▶ [What this task involves]
Could you please retype all of the data below exactly?

▶ [Given data]
=== Begin Enclosure ===
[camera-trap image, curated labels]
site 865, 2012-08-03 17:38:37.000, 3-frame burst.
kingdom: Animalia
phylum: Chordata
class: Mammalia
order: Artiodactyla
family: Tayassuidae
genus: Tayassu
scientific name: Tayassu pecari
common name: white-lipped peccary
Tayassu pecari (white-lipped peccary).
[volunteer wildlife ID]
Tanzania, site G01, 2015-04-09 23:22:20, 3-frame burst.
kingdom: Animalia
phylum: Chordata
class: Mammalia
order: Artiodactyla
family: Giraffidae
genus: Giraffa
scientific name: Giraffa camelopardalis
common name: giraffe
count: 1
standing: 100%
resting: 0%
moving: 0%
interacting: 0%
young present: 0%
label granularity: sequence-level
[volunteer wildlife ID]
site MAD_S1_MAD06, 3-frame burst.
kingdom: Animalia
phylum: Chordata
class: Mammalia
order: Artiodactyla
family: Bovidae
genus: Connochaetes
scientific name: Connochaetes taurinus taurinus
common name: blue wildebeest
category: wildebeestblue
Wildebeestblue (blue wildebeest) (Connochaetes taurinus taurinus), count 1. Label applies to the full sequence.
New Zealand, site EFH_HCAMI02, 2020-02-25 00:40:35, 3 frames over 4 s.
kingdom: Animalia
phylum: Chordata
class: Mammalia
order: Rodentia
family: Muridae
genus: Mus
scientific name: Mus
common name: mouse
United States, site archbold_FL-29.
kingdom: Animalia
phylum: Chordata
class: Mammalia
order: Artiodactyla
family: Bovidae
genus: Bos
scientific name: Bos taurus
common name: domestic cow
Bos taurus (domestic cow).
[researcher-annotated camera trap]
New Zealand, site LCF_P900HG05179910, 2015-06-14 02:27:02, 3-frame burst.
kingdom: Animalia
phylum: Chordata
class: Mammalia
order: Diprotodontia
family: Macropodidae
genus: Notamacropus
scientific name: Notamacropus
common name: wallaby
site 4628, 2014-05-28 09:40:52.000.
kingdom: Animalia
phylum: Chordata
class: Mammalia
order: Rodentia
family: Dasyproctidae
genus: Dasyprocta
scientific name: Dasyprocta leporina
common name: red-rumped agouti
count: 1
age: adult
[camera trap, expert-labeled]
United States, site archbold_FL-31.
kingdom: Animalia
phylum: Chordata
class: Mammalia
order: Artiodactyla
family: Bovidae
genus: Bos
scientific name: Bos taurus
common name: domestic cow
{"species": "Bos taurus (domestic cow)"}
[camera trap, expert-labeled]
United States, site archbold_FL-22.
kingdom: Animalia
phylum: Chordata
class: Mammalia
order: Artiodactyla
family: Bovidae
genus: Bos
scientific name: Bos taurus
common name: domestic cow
=== End Enclosure ===
▶ [Expected answer]
[camera-trap image, curated labels]
site 865, 2012-08-03 17:38:37.000, 3-frame burst.
kingdom: Animalia
phylum: Chordata
class: Mammalia
order: Artiodactyla
family: Tayassuidae
genus: Tayassu
scientific name: Tayassu pecari
common name: white-lipped peccary
Tayassu pecari (white-lipped peccary).
[volunteer wildlife ID]
Tanzania, site G01, 2015-04-09 23:22:20, 3-frame burst.
kingdom: Animalia
phylum: Chordata
class: Mammalia
order: Artiodactyla
family: Giraffidae
genus: Giraffa
scientific name: Giraffa camelopardalis
common name: giraffe
count: 1
standing: 100%
resting: 0%
moving: 0%
interacting: 0%
young present: 0%
label granularity: sequence-level
[volunteer wildlife ID]
site MAD_S1_MAD06, 3-frame burst.
kingdom: Animalia
phylum: Chordata
class: Mammalia
order: Artiodactyla
family: Bovidae
genus: Connochaetes
scientific name: Connochaetes taurinus taurinus
common name: blue wildebeest
category: wildebeestblue
Wildebeestblue (blue wildebeest) (Connochaetes taurinus taurinus), count 1. Label applies to the full sequence.
New Zealand, site EFH_HCAMI02, 2020-02-25 00:40:35, 3 frames over 4 s.
kingdom: Animalia
phylum: Chordata
class: Mammalia
order: Rodentia
family: Muridae
genus: Mus
scientific name: Mus
common name: mouse
United States, site archbold_FL-29.
kingdom: Animalia
phylum: Chordata
class: Mammalia
order: Artiodactyla
family: Bovidae
genus: Bos
scientific name: Bos taurus
common name: domestic cow
Bos taurus (domestic cow).
[researcher-annotated camera trap]
New Zealand, site LCF_P900HG05179910, 2015-06-14 02:27:02, 3-frame burst.
kingdom: Animalia
phylum: Chordata
class: Mammalia
order: Diprotodontia
family: Macropodidae
genus: Notamacropus
scientific name: Notamacropus
common name: wallaby
site 4628, 2014-05-28 09:40:52.000.
kingdom: Animalia
phylum: Chordata
class: Mammalia
order: Rodentia
family: Dasyproctidae
genus: Dasyprocta
scientific name: Dasyprocta leporina
common name: red-rumped agouti
count: 1
age: adult
[camera trap, expert-labeled]
United States, site archbold_FL-31.
kingdom: Animalia
phylum: Chordata
class: Mammalia
order: Artiodactyla
family: Bovidae
genus: Bos
scientific name: Bos taurus
common name: domestic cow
{"species": "Bos taurus (domestic cow)"}
[camera trap, expert-labeled]
United States, site archbold_FL-22.
kingdom: Animalia
phylum: Chordata
class: Mammalia
order: Artiodactyla
family: Bovidae
genus: Bos
scientific name: Bos taurus
common name: domestic cow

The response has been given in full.